*Selected excerpt*.
--- Start ---
Section 2. Special Meetings of Directors. Special meetings of the Board of Directors
may be called by the Chairman of the Board on at least 24 hours’ notice to each director of the
date, time and place thereof, and shall be called by the Chairman of the Board or by the Secretary
on like notice on the request in writing of a majority of the total number of directors in office
at the time of such request. Except as may be otherwise required by the Articles of Incorporation
or these Bylaws, the purpose or purposes of any such special meeting need not be stated in such
notice.
Section 3. Place of Meetings. The Board of Directors may hold its meetings, within or
without the Commonwealth of Virginia, at such place or places as it may from time to time
determine.
Section 4. Notice. Notice of any meeting of the Board of Directors may be given by
mailing or delivering such notice to each director at the director’s residence or business address,
by telephone or electronic transmission, or by any other means permitted by the VSCA. Any such
notice shall state the date, time and place of the meeting, but the notice need not state the
purpose or purposes therefor unless otherwise required by the Board of Directors, these Bylaws or
applicable law.
--- End ---
Saved data entries:
--- Start ---
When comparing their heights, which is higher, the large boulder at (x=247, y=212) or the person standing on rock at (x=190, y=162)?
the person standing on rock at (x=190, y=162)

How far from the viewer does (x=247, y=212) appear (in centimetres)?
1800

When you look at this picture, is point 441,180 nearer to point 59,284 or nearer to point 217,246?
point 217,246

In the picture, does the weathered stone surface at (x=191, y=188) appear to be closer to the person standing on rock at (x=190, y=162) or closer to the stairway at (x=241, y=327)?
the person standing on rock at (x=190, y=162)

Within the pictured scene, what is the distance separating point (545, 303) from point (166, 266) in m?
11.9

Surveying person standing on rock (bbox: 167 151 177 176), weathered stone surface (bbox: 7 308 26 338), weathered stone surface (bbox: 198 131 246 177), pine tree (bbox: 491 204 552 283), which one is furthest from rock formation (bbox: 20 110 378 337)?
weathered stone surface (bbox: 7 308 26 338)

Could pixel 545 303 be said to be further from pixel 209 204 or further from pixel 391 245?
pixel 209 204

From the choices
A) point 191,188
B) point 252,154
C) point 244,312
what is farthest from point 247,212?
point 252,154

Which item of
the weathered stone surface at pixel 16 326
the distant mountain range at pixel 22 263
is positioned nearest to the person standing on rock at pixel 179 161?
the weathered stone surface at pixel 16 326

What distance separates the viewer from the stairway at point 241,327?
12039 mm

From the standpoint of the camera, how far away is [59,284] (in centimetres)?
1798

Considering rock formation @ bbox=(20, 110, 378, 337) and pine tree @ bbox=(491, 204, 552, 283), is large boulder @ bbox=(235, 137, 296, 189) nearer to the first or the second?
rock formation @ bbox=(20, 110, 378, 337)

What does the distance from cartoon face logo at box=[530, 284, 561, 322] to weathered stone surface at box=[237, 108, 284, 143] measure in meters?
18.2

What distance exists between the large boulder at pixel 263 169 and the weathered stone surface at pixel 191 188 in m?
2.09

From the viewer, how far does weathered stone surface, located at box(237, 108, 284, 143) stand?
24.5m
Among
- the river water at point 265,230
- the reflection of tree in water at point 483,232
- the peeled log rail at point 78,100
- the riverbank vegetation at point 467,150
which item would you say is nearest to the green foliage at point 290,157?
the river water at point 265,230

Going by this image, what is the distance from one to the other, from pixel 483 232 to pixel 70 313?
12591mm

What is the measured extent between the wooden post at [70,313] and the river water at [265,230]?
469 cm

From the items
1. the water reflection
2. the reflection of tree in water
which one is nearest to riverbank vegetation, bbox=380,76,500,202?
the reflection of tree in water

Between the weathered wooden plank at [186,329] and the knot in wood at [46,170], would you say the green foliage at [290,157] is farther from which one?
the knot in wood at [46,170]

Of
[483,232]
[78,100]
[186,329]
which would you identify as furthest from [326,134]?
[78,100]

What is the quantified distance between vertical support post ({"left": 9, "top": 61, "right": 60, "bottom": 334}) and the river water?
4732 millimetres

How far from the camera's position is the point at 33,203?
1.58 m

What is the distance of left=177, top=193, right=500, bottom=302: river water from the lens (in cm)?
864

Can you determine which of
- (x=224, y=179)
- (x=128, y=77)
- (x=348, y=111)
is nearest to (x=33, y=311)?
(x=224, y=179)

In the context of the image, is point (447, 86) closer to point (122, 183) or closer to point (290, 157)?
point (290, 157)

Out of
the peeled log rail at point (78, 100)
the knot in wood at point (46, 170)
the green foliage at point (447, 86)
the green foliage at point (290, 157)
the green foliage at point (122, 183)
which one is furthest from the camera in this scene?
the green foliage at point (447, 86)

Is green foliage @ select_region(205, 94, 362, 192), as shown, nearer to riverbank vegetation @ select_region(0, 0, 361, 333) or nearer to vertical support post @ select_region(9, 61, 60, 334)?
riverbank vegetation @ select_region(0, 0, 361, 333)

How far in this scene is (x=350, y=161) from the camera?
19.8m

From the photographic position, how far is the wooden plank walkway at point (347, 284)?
--- End ---
*Work to be completed*.
Set down the passage of the bylaws excerpt above from "Section 4. Notice." up to and including "applicable law.", word for word.

*Output for this exercise*.
Section 4. Notice. Notice of any meeting of the Board of Directors may be given by
mailing or delivering such notice to each director at the director’s residence or business address,
by telephone or electronic transmission, or by any other means permitted by the VSCA. Any such
notice shall state the date, time and place of the meeting, but the notice need not state the
purpose or purposes therefor unless otherwise required by the Board of Directors, these Bylaws or
applicable law.